Hong Ra-hee (born 15 July 1945) is a South Korean billionaire businesswoman who is the director of Leeum Museum of Art. She is the widow of Lee Kun-hee, who was the richest person in South Korea. She is known as the most powerful art collector in South Korea. She is among the richest people in South Korea. In June 2026, Forbes estimated her net worth at US$13.6 billion and ranked her 4th richest in the country, just behind her son and her two surviving daughters.

== Career ==
Hong graduated from Seoul National University. She majored in Applied Arts. She is the co-founder of Leeum Museum of Art, which she founded with her husband in 2004. Hong's collection includes Lee Ufan, Do Ho Suh, Whanki Kim, Jackson Pollock, Mark Rothko, and Andy Warhol.

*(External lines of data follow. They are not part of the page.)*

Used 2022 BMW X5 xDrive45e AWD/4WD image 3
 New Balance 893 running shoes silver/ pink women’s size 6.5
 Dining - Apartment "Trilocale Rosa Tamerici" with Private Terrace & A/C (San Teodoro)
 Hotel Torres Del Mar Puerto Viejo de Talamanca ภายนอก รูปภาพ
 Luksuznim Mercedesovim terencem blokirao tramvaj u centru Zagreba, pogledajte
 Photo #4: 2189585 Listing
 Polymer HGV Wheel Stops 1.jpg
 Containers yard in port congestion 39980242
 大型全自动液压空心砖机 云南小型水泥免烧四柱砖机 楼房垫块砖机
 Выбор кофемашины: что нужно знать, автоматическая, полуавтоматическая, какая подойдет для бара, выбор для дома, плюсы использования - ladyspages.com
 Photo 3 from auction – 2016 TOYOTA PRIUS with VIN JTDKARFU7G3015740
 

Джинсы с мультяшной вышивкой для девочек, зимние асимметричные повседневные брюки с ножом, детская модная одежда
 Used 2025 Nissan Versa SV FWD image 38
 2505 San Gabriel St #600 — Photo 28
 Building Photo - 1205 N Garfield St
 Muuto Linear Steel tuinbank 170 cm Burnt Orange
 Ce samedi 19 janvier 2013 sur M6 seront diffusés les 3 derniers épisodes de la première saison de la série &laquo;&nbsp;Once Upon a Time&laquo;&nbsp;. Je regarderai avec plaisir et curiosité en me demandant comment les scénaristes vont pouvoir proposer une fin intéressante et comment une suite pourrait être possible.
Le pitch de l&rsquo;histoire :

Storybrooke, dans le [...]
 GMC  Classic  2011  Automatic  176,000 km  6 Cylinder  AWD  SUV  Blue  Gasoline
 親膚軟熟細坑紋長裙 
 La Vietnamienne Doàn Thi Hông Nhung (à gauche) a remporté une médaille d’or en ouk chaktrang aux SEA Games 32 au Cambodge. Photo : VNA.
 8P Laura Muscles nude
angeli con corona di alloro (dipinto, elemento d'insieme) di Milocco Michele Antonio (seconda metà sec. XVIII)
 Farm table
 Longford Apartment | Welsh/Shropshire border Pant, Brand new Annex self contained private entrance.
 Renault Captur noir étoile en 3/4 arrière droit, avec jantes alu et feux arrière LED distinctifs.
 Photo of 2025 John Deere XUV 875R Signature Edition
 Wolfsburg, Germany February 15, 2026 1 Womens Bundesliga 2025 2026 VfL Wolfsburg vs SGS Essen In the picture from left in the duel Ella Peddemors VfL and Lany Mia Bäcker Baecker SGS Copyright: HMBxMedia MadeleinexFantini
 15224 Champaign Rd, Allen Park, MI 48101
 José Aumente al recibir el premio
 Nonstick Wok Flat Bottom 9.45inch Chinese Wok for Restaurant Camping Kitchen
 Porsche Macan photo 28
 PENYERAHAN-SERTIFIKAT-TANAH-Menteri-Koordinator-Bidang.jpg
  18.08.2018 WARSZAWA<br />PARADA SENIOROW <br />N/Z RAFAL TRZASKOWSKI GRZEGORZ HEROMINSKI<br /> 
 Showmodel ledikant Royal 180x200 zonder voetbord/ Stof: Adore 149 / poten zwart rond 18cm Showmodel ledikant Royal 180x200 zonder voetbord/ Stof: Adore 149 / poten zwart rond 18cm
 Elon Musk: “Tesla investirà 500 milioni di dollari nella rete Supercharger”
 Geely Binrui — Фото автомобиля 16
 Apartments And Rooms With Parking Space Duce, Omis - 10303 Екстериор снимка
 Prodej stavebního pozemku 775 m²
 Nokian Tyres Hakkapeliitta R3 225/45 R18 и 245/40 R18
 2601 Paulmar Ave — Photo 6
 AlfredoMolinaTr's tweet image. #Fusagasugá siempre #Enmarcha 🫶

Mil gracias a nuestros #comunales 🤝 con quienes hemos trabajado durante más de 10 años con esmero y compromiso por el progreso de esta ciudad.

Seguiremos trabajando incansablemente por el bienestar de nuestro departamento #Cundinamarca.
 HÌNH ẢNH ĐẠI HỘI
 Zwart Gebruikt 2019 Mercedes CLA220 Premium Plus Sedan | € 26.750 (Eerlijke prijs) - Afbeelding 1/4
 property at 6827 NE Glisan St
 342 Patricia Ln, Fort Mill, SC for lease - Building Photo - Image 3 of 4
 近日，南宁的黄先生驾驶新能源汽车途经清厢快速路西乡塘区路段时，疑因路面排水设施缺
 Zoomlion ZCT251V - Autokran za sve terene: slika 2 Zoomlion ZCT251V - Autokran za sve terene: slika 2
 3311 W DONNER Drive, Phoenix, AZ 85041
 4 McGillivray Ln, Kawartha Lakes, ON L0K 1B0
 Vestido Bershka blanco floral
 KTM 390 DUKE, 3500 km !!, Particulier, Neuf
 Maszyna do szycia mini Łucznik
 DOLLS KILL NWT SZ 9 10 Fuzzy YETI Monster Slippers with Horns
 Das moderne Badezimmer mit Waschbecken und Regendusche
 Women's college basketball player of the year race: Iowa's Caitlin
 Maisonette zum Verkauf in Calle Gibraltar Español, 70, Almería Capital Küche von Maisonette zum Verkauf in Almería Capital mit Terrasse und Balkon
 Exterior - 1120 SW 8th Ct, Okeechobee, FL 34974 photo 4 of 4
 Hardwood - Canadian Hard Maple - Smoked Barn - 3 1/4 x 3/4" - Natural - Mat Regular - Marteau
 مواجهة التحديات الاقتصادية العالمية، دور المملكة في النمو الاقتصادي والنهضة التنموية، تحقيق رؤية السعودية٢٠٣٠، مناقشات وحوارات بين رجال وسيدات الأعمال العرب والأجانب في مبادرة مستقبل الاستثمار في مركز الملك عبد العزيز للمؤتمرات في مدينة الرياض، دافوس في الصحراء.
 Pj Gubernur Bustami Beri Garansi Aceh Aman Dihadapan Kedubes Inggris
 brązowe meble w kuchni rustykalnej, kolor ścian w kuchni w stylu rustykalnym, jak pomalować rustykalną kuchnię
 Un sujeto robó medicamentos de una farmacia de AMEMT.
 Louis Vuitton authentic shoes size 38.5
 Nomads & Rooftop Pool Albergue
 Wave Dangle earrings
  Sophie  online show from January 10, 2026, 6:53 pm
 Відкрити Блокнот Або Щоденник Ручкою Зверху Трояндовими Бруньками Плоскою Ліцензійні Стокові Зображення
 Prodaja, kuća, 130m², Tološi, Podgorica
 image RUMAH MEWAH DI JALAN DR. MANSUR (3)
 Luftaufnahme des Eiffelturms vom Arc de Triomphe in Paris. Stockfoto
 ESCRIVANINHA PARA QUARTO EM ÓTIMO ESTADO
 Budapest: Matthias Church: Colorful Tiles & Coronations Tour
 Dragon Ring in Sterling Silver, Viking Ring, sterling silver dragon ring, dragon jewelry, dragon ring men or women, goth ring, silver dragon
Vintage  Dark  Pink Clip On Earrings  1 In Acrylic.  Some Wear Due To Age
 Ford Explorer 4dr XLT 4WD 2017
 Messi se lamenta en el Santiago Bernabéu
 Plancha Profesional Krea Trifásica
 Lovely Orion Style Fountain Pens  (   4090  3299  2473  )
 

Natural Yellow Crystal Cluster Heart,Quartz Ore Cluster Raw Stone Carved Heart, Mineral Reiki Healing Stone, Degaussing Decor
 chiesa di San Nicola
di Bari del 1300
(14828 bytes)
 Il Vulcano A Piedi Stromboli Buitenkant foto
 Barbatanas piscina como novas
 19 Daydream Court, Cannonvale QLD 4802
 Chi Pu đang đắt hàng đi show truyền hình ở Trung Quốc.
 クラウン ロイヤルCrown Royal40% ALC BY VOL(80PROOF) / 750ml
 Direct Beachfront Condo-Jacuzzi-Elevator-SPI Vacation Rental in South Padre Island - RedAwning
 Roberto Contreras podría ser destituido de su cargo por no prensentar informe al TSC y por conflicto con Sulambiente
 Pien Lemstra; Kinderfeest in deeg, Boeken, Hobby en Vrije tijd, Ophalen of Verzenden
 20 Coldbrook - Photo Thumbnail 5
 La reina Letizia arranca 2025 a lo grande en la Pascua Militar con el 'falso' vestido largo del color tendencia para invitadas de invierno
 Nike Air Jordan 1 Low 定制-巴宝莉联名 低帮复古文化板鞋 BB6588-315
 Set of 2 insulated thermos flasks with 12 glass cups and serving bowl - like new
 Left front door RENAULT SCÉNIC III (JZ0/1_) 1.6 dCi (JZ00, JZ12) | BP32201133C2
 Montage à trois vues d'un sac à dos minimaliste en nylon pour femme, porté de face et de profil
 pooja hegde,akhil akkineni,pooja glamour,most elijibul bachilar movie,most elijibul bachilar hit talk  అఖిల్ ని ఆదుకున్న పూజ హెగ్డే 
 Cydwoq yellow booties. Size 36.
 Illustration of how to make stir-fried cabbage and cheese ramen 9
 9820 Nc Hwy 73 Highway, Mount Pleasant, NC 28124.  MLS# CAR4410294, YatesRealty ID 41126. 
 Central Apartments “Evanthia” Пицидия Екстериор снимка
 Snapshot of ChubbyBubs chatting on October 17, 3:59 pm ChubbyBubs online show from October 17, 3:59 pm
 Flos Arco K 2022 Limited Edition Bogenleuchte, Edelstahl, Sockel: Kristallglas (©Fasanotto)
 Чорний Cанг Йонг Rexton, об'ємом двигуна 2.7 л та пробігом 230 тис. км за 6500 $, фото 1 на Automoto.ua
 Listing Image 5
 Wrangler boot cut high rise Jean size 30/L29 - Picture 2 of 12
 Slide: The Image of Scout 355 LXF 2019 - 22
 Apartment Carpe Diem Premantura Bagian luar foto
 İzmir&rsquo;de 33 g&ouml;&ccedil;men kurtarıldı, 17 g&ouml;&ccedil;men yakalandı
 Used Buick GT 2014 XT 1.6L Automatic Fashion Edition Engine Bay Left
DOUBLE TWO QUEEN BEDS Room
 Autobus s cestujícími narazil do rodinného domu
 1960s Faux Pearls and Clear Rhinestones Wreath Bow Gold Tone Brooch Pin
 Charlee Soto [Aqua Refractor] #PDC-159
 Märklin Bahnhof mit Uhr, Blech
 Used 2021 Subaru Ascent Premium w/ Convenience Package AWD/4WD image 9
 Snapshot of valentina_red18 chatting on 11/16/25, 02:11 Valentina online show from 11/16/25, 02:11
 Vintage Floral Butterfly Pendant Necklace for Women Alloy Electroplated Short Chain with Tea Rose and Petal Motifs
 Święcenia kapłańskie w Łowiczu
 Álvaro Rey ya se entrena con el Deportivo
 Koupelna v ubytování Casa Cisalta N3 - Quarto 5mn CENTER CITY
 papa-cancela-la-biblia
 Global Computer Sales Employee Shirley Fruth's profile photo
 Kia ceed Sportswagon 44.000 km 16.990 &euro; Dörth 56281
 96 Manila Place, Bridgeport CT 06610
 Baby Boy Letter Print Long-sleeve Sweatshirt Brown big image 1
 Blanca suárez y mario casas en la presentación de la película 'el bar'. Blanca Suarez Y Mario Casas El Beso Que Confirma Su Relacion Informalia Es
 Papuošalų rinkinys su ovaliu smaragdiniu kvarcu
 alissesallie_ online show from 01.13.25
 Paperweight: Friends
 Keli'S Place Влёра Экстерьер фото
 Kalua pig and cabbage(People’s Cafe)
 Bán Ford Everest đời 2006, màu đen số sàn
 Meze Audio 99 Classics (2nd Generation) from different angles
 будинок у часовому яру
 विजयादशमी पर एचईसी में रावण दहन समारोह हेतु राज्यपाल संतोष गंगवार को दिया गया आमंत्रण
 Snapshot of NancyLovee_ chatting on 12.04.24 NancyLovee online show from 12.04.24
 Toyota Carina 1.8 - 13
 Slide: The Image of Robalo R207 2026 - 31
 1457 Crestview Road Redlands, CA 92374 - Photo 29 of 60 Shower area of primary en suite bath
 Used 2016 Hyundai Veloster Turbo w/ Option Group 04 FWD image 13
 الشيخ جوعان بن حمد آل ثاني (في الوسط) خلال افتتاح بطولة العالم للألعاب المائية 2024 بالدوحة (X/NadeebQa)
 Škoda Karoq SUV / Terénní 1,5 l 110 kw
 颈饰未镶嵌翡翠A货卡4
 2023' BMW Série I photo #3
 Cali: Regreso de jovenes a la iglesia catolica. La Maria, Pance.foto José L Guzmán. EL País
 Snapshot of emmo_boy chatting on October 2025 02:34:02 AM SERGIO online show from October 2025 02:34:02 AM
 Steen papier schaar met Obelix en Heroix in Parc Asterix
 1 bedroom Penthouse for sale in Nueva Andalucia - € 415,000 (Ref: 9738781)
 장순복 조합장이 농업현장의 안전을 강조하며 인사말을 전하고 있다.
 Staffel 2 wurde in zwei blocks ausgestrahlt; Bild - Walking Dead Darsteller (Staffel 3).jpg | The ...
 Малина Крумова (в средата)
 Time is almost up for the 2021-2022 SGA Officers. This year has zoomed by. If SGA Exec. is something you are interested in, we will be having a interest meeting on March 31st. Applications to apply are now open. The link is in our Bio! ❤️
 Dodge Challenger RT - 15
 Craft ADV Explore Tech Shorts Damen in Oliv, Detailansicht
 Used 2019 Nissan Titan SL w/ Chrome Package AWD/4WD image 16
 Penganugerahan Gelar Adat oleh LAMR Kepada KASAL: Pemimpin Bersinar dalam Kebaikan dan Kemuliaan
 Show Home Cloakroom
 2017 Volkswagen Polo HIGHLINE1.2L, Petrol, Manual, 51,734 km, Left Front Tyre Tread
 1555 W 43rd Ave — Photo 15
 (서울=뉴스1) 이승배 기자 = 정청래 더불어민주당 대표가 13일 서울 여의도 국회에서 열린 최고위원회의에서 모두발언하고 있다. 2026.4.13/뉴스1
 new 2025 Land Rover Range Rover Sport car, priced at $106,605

Hong began her career at JoongAng Ilbo Publishing from 1975 to 1980.

She served as a Chairperson of Samsung Arts and Cultural Foundation since 1995.

==Family==
Her daughters are joint presidents of Samsung C&T Corporation. Her daughter Lee Seo-hyun oversees Samsung's fashion division, while her other daughter Lee Boo-jin oversees the resort division, which includes the Everland Resort. Her father Hong Jin-ki was chairman of JoongAng Ilbo, and also an identified Chinilpa. Her brother Hong Seok-hyun is the ex-CEO of JoongAng Media Group. It is now run by Hong Jeongdo, Hong's nephew.

Her ex-daughter-in-law was Lim Se-ryung, the daughter of Daesang Group's chairman Lim Chang-Wook. Lim was married to Hong's son Lee Jae-yong in 1998 and divorced in 2009.